Classification of Splicing Events
The alternative splicing events were classified into ten categories: alternative 3′ splice site, alternative 3′ UTR, alternative 5′ splice site, alternative 5′ UTR, alternative first exon, alternative last exon, mutually exclusive exon, skipped exon, tandem 3′ UTR, and tandem 5′ UTR. For more information on these events, refer to Wang et al.5 We then classify each primary exon into these classes based on all of the observed links of the primary exon. This means that a primary exon can be involved in multiple splicing events. From these classifications, we then calculate the proportion of each splicing class in the pool of significant primary exons. This method of classification was chosen because each link quantification is dependent on the quantification of all the other links that a primary exon makes.

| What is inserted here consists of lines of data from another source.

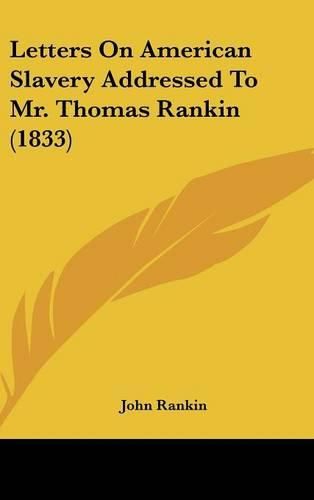 Letters On American Slavery Addressed To Mr. Thomas Rankin (1833)

John Rankin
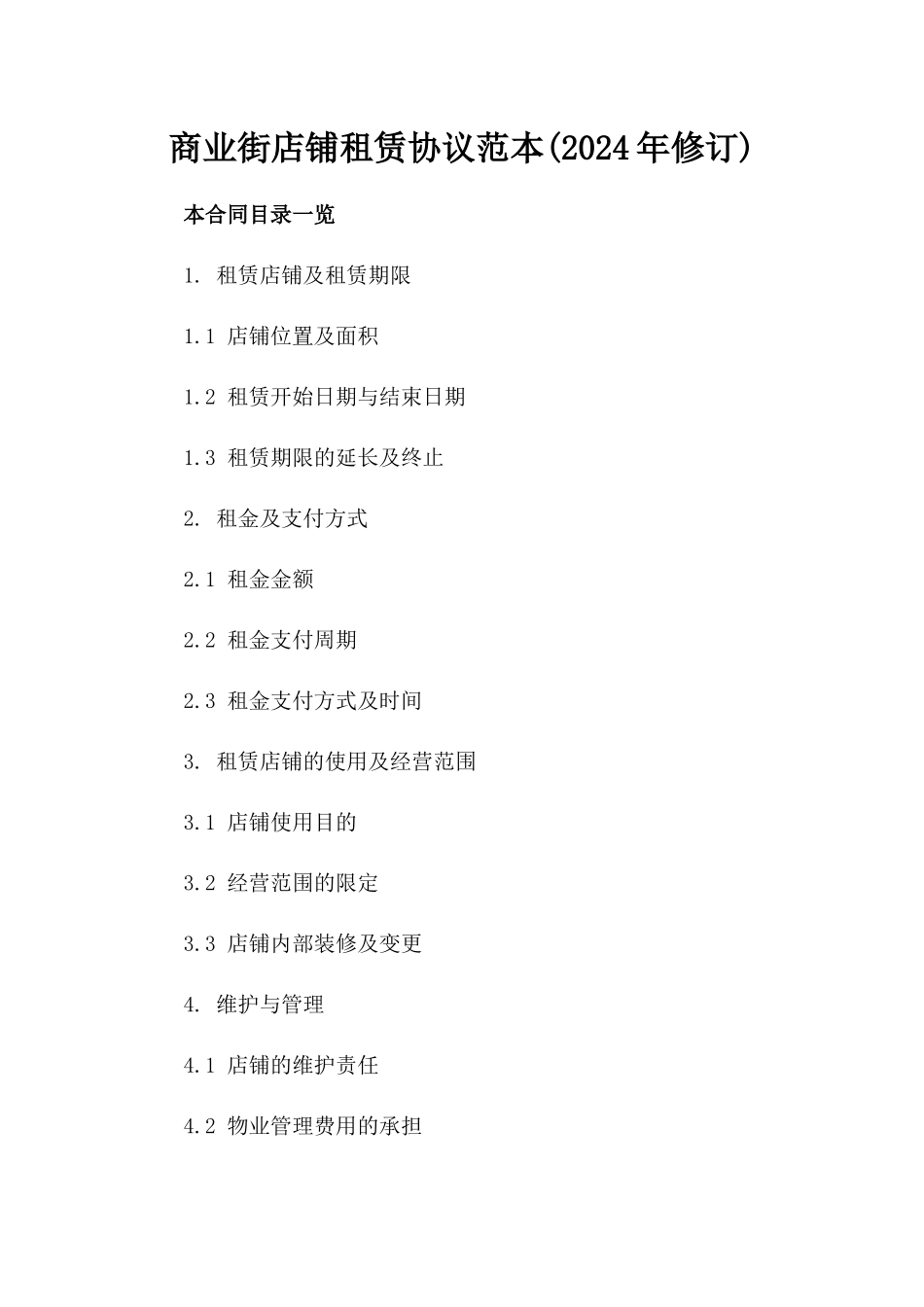 商业街店铺租赁协议范本(2024年修订)

本合同目录一览

1. 租赁店铺及租赁期限

1.1 店铺位置及面积

1.2 租赁开始日期与结束日期

1.3 租赁期限的延长及终止

2. 租金及支付方式

2.1 租金金额

2.2 租金支付周期

2.3 租金支付方式及时间

3. 租赁店铺的使用及经营范围

3.1 店铺使用目的

3.2 经营范围的限定

3.3 店铺内部装修及变更

4. 维护与管理

4.1 店铺的维护责任

4.2 物业管理费用的承担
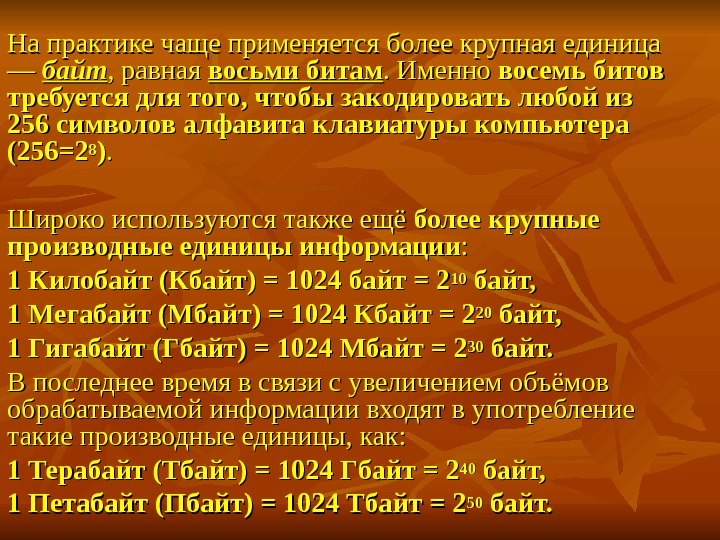 На практике чаще применяется более крупная единица — байт, равная восьми битам. Именно восемь битов требуется для того, чтобы закодировать любой из 256 символов алфавита клавиатуры компьютера ($256=2^8$).

Широко используются также ещё более крупные производные единицы информации:

1 Килобайт (Кбайт) = 1024 байт = $2^{10}$ байт,

1 Мегабайт (Мбайт) = 1024 Кбайт = $2^{20}$ байт,

1 Гигабайт (Гбайт) = 1024 Мбайт = $2^{30}$ байт.

В последнее время в связи с увеличением объёмов обрабатываемой информации входят в употребление такие производные единицы, как:

1 Терабайт (Тбайт) = 1024 Гбайт = $2^{40}$ байт,

1 Петабайт (Пбайт) = 1024 Тбайт = $2^{50}$ байт.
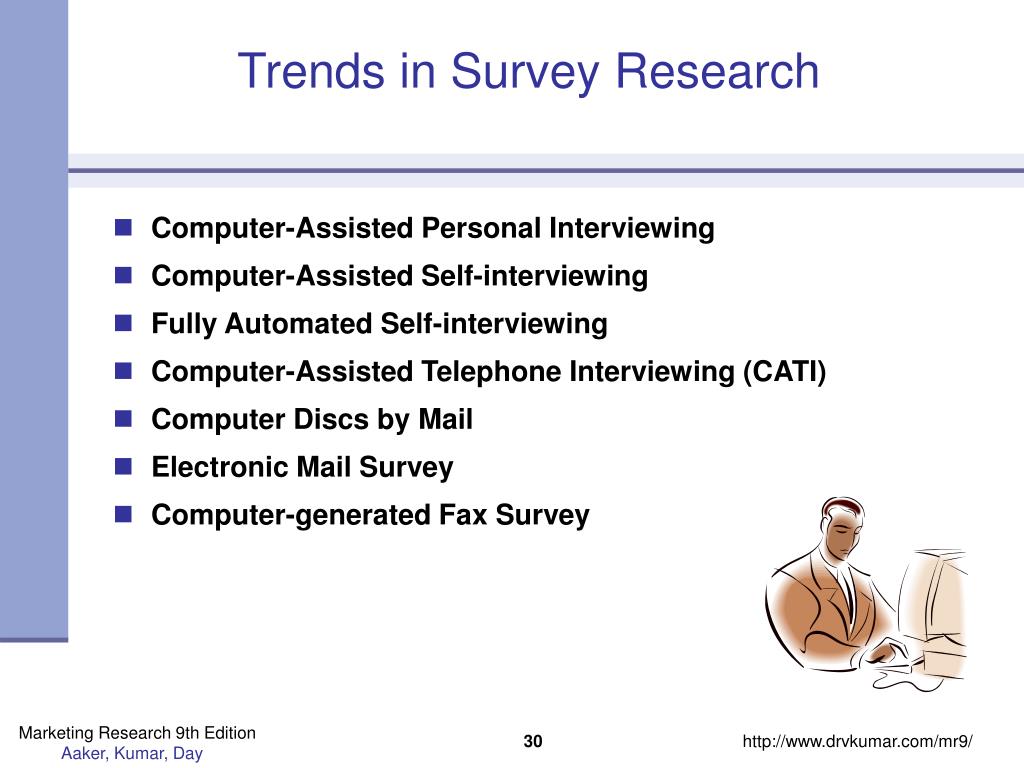 Trends in Survey Research

- Computer-Assisted Personal Interviewing
- Computer-Assisted Self-interviewing
- Fully Automated Self-interviewing
- Computer-Assisted Telephone Interviewing (CATI)
- Computer Discs by Mail
- Electronic Mail Survey
- Computer-generated Fax Survey

Marketing Research 9th Edition
Aaker, Kumar, Day

30

http://www.drvkumar.com/mr9/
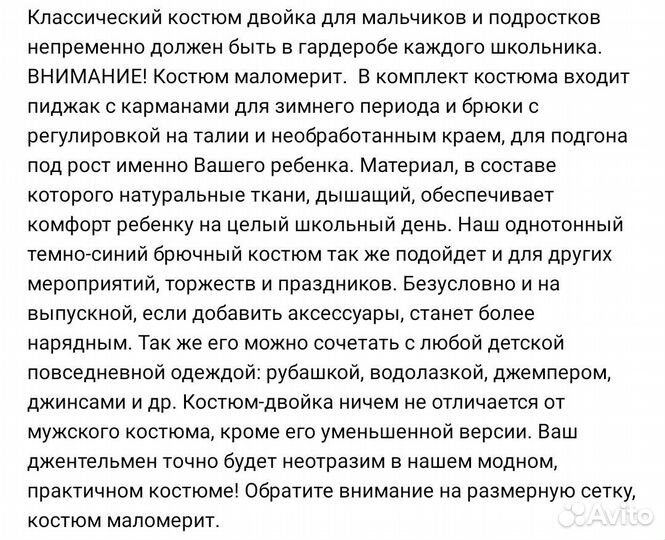 Классический костюм двойка для мальчиков и подростков непременно должен быть в гардеробе каждого школьника. ВНИМАНИЕ! Костюм маломерит.  В комплект костюма входит пиджак с карманами для зимнего периода и брюки с регулировкой на талии и необработанным краем, для подгона под рост именно Вашего ребенка. Материал, в составе которого натуральные ткани, дышащий, обеспечивает комфорт ребенку на целый школьный день. Наш однотонный темно-синий брючный костюм так же подойдет и для других мероприятий, торжеств и праздников. Безусловно и на выпускной, если добавить аксессуары, станет более нарядным. Так же его можно сочетать с любой детской повседневной одеждой: рубашкой, водолазкой, джемпером, джинсами и др. Костюм-двойка ничем не отличается от мужского костюма, кроме его уменьшенной версии. Ваш джентельмен точно будет неотразим в нашем модном, практичном костюме! Обратите внимание на размерную сетку, костюм маломерит.

Avito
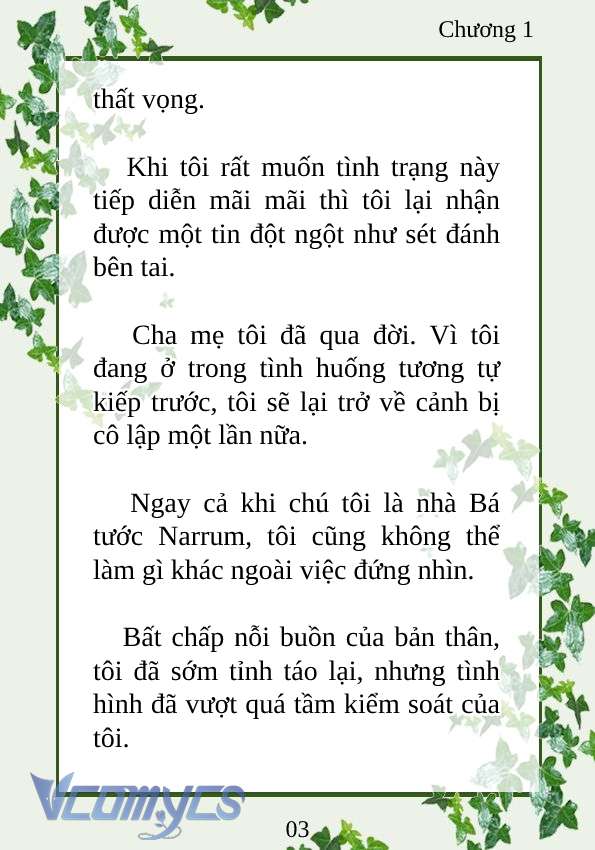 Chương 1

thất vọng.

Khi tôi rất muốn tình trạng này tiếp diễn mãi mãi thì tôi lại nhận được một tin đột ngột như sét đánh bên tai.

Cha mẹ tôi đã qua đời. Vì tôi đang ở trong tình huống tương tự kiếp trước, tôi sẽ lại trở về cảnh bị cô lập một lần nữa.

Ngay cả khi chú tôi là nhà Bá tước Narrum, tôi cũng không thể làm gì khác ngoài việc đứng nhìn.

Bất chấp nỗi buồn của bản thân, tôi đã sớm tỉnh táo lại, nhưng tình hình đã vượt quá tầm kiểm soát của tôi.

Vcomycs

03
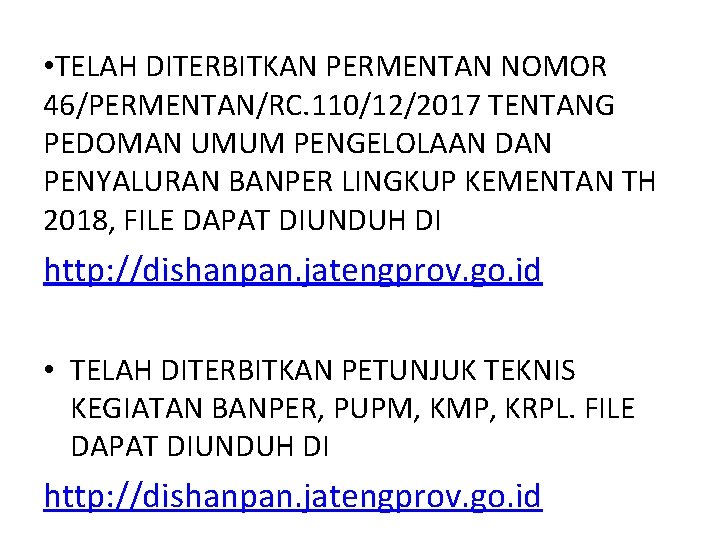 •TELAH DITERBITKAN PERMENTAN NOMOR 46/PERMENTAN/RC.110/12/2017 TENTANG PEDOMAN UMUM PENGELOLAAN DAN PENYALURAN BANPER LINGKUP KEMENTAN TH 2018, FILE DAPAT DIUNDUH DI

http://dishanpan.jatengprov.go.id

• TELAH DITERBITKAN PETUNJUK TEKNIS KEGIATAN BANPER, PUPM, KMP, KRPL. FILE DAPAT DIUNDUH DI

http://dishanpan.jatengprov.go.id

Functional Enrichment of asQTLs
To compare the asQTL variants to a null distribution of similar variants without splicing association, we sampled genetic variants in the same cis-window of 1 Mb surrounding the transcription start site (TSS) and matched them to alternative splicing variants with respect to relative distance to TSS (within 5 kb) and minor allele frequency (within 2%). The variant effect predictor (VEP)22 tool from Ensembl was modified to produce custom tags that were STOP_GAINED, SPLICE_DONOR, SPLICE_ACCEPTOR, and FRAME_SHIFT. This modified version of VEP was applied to the imputed genotypes using the GENCODE v.1218 annotation. To this we added information of overlap with chromatin states23 and the Ensembl regulatory build,24 which constituted our functional annotation. The enrichment for a given category was calculated as the proportion between number regulatory associations in a given category and all regulatory variants over the same proportion in the null distribution of variants. The p value for this enrichment is calculated with the Fisher exact test.